## EXERCISE TEXT
▬▬▬

7 mins

Pangolin conservation in South Africa

The pangolin has the unhappy distinction of being the world’s most trafficked wild mammal. But guests at a private reserve in KwaZulu-Natal can help to improve the outlook for these charismatic creature

A baby Indian pangolin (Shutterstock)

Coiled into a ball so perfect that its whorls made an Archimedean spiral, the creature at the bottom of the burrow was as complex and confounding as any ancient mathematical equation. Even with the assistance of a telemetry tracking device, we’d spent an hour looking for this living fossil, whose ancestors have slipped through the shadows of the African bush for 85 million years. Stealthier than a secret agent, these are one of safari’s great enigmas, making it even harder to comprehend how they’ve become one of the most trafficked animals in the world.

One of four pangolin species living in Africa, the Temmink’s is probably the most numerous – although no one really has a clear idea of how many are left. Rarely spotted on game drives, the ant-eating mammals are more often seen dead than alive, with images of confiscated carcasses in freight containers bringing the mini dinosaurs to worldwide attention. Prized for their meat and use of scales in traditional medicine, Asia’s own four species have depleted by an estimated 94%. Now, alarmingly, poachers are targeting populations elsewhere, with an estimated 300 African pangolins disappearing every day.

The pangolin I’d struggled to locate was one of the lucky survivors, rescued from the illegal wildlife trade and released back into the wild as part of a pioneering project to repopulate the &Beyond Phinda Private Game Reserve in South Africa’s KwaZulu-Natal. I’d accompanied the conservation team as part of a new hands-on, behind-the-scenes Pangolin Experience, now bookable for guests. Beyond the big draw of being within metres of the elusive creature (even for seasoned safari guides, these are a Holy Grail), I’d come to play my part in safeguarding the survival of a living marvel.

Revive to survive

Finding pangolins in the wild (Shutterstock)

Finding pangolins in the wild (Shutterstock)

▬▬▬

## PROBLEMS AND TASKS
A) Which numerical figures about pangolins appear in the paragraphs of the pangolin conservation article? List each one with what it measures.
B) Answer these questions from the pangolin conservation article:
(i) Which device helped in the search for the pangolin in its burrow?
(ii) What two things make pangolins prized?
(iii) What had happened to the located pangolin before it was released back into the wild?

▬▬▬

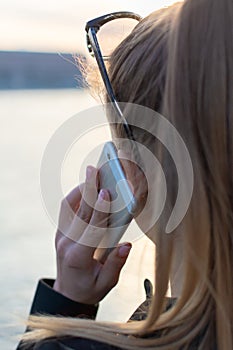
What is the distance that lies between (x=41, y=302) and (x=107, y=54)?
303 mm

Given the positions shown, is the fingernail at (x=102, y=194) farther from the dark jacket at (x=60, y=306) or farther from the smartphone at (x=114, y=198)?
the dark jacket at (x=60, y=306)

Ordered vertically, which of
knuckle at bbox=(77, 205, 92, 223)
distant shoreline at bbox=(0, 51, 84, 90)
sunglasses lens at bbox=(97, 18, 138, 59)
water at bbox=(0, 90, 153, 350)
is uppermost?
sunglasses lens at bbox=(97, 18, 138, 59)

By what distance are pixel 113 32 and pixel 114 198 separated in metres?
0.22

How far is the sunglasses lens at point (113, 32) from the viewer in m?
0.95

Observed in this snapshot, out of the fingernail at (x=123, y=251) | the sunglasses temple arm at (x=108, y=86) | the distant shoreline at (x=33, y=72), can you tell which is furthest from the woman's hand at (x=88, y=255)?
the distant shoreline at (x=33, y=72)

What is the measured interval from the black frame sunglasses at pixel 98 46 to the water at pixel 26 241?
0.10 m

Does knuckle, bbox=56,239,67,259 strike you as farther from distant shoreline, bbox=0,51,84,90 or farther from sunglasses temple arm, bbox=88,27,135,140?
distant shoreline, bbox=0,51,84,90

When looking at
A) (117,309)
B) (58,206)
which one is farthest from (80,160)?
(117,309)

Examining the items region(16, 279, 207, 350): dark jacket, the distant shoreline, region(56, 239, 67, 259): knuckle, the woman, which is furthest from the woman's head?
the distant shoreline

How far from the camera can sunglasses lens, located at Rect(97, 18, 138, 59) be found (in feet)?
3.12

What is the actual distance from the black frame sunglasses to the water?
0.33 feet

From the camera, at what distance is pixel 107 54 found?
927mm

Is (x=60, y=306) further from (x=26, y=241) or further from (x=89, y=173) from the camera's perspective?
(x=26, y=241)

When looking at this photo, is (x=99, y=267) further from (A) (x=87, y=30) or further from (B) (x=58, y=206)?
(A) (x=87, y=30)
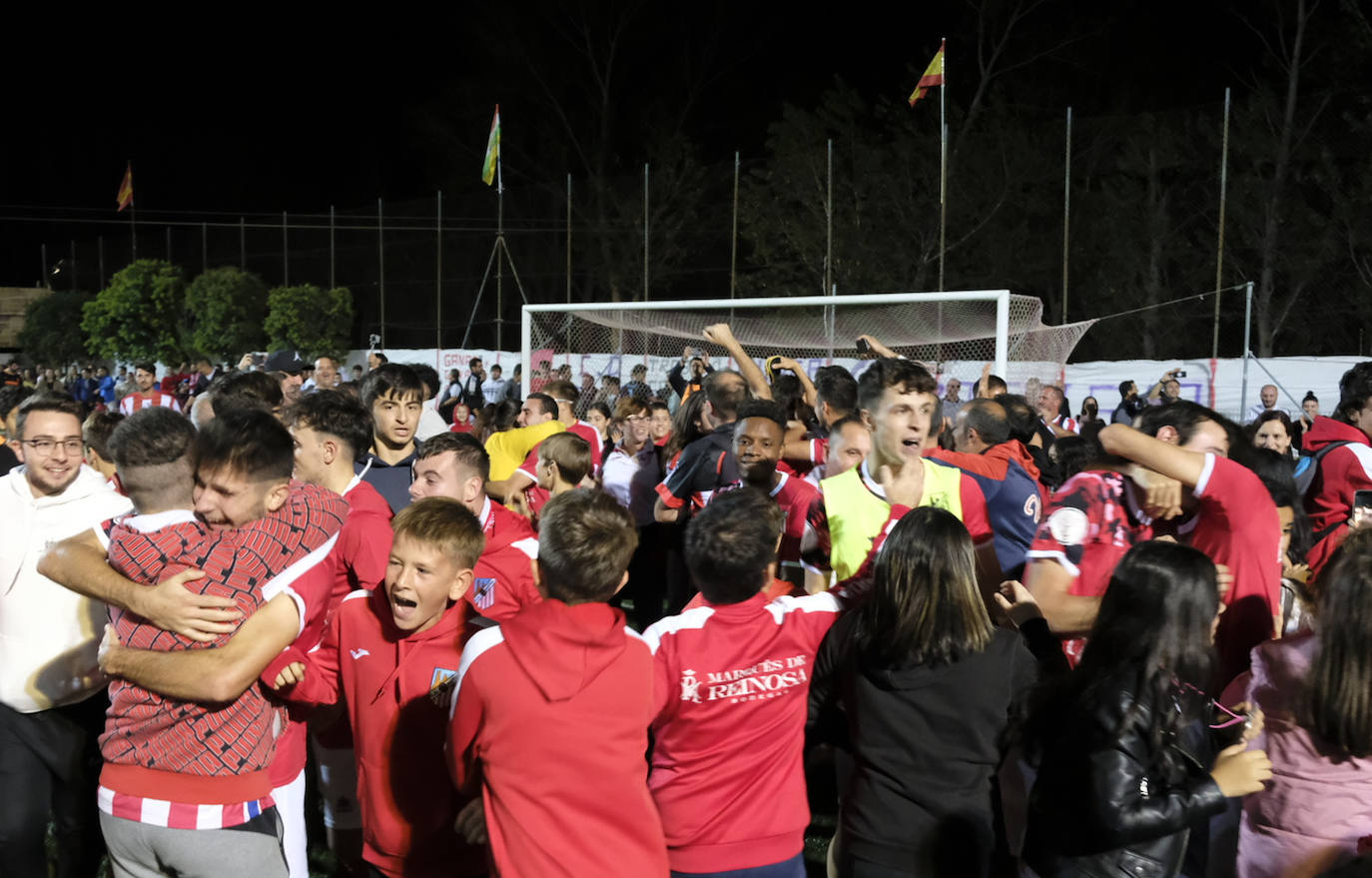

▬▬▬

## EXERCISE ANSWERS
A)
- 85 million years: how long pangolins' ancestors have moved through the African bush
- Four: the number of pangolin species living in Africa
- Four: the number of Asia's own pangolin species
- 94%: the estimated decline of Asia's four species
- 300: the estimated number of African pangolins disappearing every day

B)
(i) A telemetry tracking device.
(ii) Their meat, and their scales for use in traditional medicine.
(iii) It had been rescued from the illegal wildlife trade.